When Armen graduated, he took his biochemistry degree and got an unrelated job at the US Geological Survey in Menlo Park. Soon after he started there, he discovered tha the water there was pure mountain water from the Sierra. Just then he realized that the water he was drinking was from O’Shaugnessy Dam, that project conceived in the wake of the Great San Francisco Fire of 1906 and infamous for having broken the heart of John Muir. He began drinking coke and bottled water. Coworkers would sometimes ask, “why do you drink bottled water when you can drink mountain water from the tap?” Armen didn’t care to sound righteous about it, so he’d say “because I know people who crap in Hetch Hetchy for that very reason,” which was not actually a fact so far as he knew, but he also figured he couldn’t have been the only one to think of such a monkey-wrench prank.
Armen had seen the great pipes of the Hetch Hetchy Aqueduct many times.
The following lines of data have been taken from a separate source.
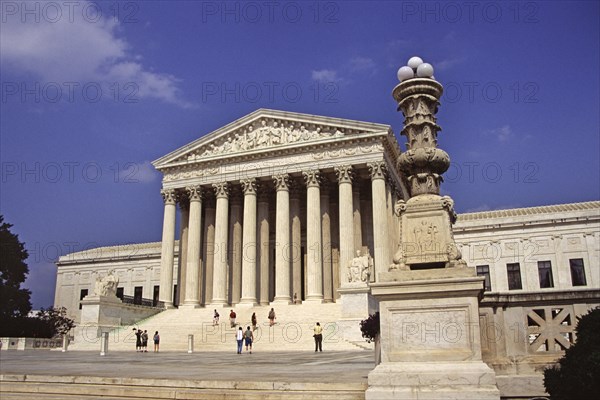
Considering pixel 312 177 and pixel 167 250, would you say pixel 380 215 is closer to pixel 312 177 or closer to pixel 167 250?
pixel 312 177

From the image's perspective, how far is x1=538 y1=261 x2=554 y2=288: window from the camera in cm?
5438

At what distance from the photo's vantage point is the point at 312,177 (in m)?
43.0

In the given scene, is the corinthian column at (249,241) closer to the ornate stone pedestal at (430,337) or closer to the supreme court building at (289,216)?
the supreme court building at (289,216)

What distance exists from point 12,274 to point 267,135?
29.5m

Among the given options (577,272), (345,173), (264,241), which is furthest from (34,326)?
(577,272)

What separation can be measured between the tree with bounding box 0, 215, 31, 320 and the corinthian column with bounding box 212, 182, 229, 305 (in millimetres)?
20916

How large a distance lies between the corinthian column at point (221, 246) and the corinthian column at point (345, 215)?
31.6 ft

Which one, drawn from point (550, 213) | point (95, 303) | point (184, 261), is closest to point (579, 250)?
point (550, 213)

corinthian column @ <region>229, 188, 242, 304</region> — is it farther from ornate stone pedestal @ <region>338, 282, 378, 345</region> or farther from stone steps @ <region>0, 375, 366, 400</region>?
stone steps @ <region>0, 375, 366, 400</region>

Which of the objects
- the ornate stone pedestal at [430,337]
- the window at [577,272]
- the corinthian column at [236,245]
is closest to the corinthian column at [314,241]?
the corinthian column at [236,245]

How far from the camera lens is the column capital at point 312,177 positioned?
42.9 metres

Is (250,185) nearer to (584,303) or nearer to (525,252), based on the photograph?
(525,252)

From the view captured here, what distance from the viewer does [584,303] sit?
24.3ft

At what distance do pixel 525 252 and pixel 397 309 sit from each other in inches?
2095
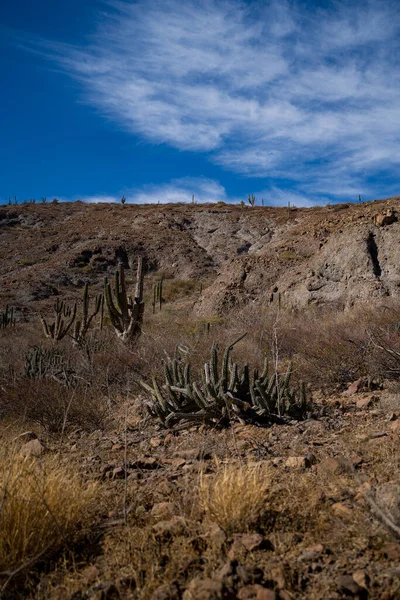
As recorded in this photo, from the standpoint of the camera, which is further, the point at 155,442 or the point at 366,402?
the point at 366,402

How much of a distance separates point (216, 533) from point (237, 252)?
36948 millimetres

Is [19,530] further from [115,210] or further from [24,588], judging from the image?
[115,210]

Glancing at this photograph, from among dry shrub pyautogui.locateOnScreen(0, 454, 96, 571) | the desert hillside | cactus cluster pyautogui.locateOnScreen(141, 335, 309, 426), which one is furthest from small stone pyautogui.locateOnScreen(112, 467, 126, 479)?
cactus cluster pyautogui.locateOnScreen(141, 335, 309, 426)

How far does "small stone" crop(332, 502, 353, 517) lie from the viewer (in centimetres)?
260

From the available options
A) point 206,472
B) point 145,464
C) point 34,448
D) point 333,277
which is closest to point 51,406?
point 34,448

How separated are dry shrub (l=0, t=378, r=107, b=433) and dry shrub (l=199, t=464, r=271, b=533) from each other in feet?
10.5

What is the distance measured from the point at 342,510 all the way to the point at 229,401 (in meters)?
2.55

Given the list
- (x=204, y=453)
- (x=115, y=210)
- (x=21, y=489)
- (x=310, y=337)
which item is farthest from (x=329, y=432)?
(x=115, y=210)

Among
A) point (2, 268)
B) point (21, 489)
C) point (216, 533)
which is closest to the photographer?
point (216, 533)

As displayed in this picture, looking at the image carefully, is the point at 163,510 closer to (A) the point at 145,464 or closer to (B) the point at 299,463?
(A) the point at 145,464

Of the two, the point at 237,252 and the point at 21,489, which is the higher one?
the point at 237,252

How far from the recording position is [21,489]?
2.68 meters

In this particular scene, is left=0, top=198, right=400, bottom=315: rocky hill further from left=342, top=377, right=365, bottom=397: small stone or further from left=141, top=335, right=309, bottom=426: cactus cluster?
left=141, top=335, right=309, bottom=426: cactus cluster

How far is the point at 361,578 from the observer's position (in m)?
2.03
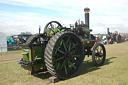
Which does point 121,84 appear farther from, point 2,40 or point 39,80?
point 2,40

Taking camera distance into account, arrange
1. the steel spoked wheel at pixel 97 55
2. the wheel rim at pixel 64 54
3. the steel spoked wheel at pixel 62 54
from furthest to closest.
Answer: the steel spoked wheel at pixel 97 55
the wheel rim at pixel 64 54
the steel spoked wheel at pixel 62 54

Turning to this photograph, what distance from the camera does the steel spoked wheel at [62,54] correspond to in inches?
195

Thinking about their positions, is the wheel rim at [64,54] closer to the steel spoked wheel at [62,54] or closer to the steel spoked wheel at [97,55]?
the steel spoked wheel at [62,54]

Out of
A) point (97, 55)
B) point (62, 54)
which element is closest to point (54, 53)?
point (62, 54)

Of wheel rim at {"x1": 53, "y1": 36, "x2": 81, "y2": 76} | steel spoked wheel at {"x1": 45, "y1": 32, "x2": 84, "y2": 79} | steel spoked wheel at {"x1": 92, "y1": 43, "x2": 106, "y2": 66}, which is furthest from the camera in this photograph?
steel spoked wheel at {"x1": 92, "y1": 43, "x2": 106, "y2": 66}

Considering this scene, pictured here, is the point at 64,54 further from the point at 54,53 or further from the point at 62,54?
the point at 54,53

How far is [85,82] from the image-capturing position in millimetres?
4805

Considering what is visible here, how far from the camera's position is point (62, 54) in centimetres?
559

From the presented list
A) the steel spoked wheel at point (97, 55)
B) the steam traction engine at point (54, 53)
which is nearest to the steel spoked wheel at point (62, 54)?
the steam traction engine at point (54, 53)

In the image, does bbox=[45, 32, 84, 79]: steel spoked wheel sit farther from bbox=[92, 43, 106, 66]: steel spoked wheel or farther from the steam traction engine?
bbox=[92, 43, 106, 66]: steel spoked wheel

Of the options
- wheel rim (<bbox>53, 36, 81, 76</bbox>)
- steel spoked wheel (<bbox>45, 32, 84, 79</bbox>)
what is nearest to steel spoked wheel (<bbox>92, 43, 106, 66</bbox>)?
steel spoked wheel (<bbox>45, 32, 84, 79</bbox>)

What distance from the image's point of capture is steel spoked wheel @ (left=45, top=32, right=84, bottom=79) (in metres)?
4.94

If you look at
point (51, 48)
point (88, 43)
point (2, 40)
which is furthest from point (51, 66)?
point (2, 40)

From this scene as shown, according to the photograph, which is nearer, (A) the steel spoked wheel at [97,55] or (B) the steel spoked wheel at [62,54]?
(B) the steel spoked wheel at [62,54]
He sometimes made a point of visiting them, if only to stand there watching them, as if they might speak.
Armen grew restless, living among the sophisticated astroturf liberals of the West Bay. He began to have nightmares about living with vampires. He could have rented a place in Palo Alto to avoid Hetch Hetchy water, but that was all that was different about Palo Alto. He could hardly hide from the vampires there, so he began to look for work elsewhere, and “elsewhere,” in Armen’s heart, would have to be closer to the Range.